[Python-Dev] PEP 509: Add a private version to dict (version 3)

Wed Apr 20 19:34:55 EDT 2016

Hi,

Guido van Rossum and Jim J. Jewett suggested me to *not require* to
always increase the dict version if a dict method does not modify its
content. I modified the Changes section to only require that the
version is increased when the dictionary content is modified.

I also explained the nice side effect of having an unique identifier
for two empty dictionaries: it avoids a strong reference when checking
if a namespace (dictionary) was replaced. Yury Selivanov's opcode
cache uses this property to avoid a strong refence on builtin and
global namespaces. It's also a written reply to Armin Rigo's
suggestion to use the version 0 for empty dictionaries (new empty dict
or for dict.clear()).

The modified Changes section:

Changes
=======

Add a ``ma_version_tag`` field to the ``PyDictObject`` structure with
the C type ``PY_UINT64_T``, 64-bit unsigned integer. Add also a global
dictionary version.

Each time a dictionary is created, the global version is incremented and
the dictionary version is initialized to the global version.

Each time the dictionary content is modified, the global version must be
incremented and copied to the dictionary version. Dictionary methods
which can modify its content:

* ``clear()``
* ``pop(key)``
* ``popitem()``
* ``setdefault(key, value)``
* ``__delitem__(key)``
* ``__setitem__(key, value)``
* ``update(...)``

The choice of increasing or not the version when a dictionary method
does not change its content is left to the Python implementation. A
Python implementation can decide to not increase the version to avoid
dictionary lookups in guards. Examples of cases when dictionary methods
don't modify its content:

* ``clear()`` if the dict is already empty
* ``pop(key)`` if the key does not exist
* ``popitem()`` if the dict is empty
* ``setdefault(key, value)`` if the key already exists
* ``__delitem__(key)`` if the key does not exist
* ``__setitem__(key, value)`` if the new value is identical to the
  current value
* ``update()`` if called without argument or if new values are identical
  to current values

Setting a key to a new value equals to the old value is also considered
as an operation modifying the dictionary content.

Two different empty dictionaries must have a different version to be
able to identify a dictionary just by its version. It allows to verify
in a guard that a namespace was not replaced without storing a strong
reference to the dictionary. Using a borrowed reference does not work:
if the old dictionary is destroyed, it is possible that a new dictionary
is allocated at the same memory address. By the way, dictionaries don't
support weak references.

The version increase must be atomic. In CPython, the Global Interpreter
Lock (GIL) already protects ``dict`` methods to make changes atomic.

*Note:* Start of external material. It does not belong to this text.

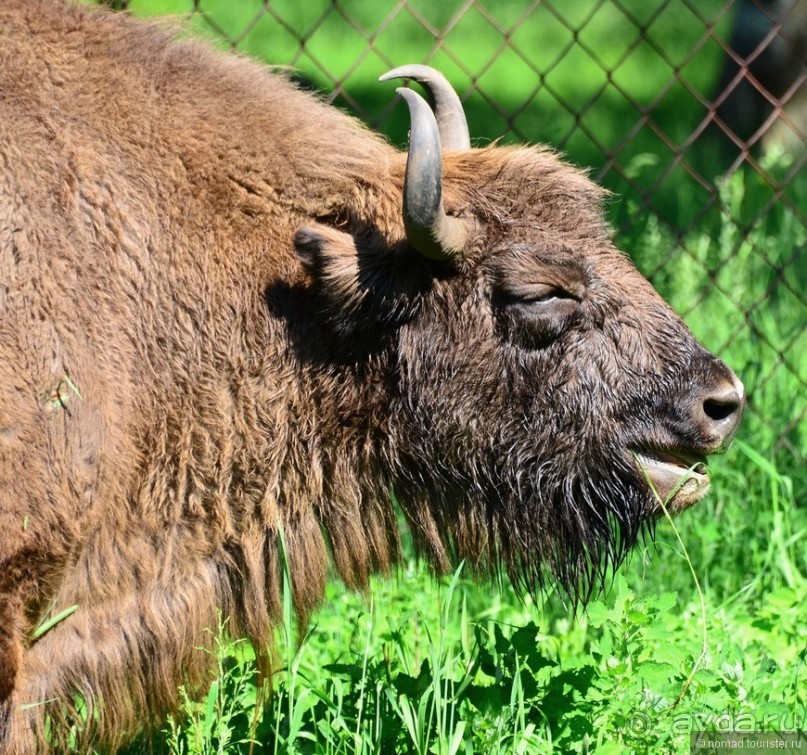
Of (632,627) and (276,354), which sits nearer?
(632,627)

Example using an hypothetical ``dict_get_version(dict)`` function::

    >>> d = {}
    >>> dict_get_version(d)
    100
    >>> d['key'] = 'value'
    >>> dict_get_version(d)
    101
    >>> d['key'] = 'new value'
    >>> dict_get_version(d)
    102
    >>> del d['key']
    >>> dict_get_version(d)
    103

The field is called ``ma_version_tag``, rather than ``ma_version``, to
suggest to compare it using ``version_tag == old_version_tag``, rather
than ``version <= old_version`` which becomes wrong after an integer
overflow.

--
Victor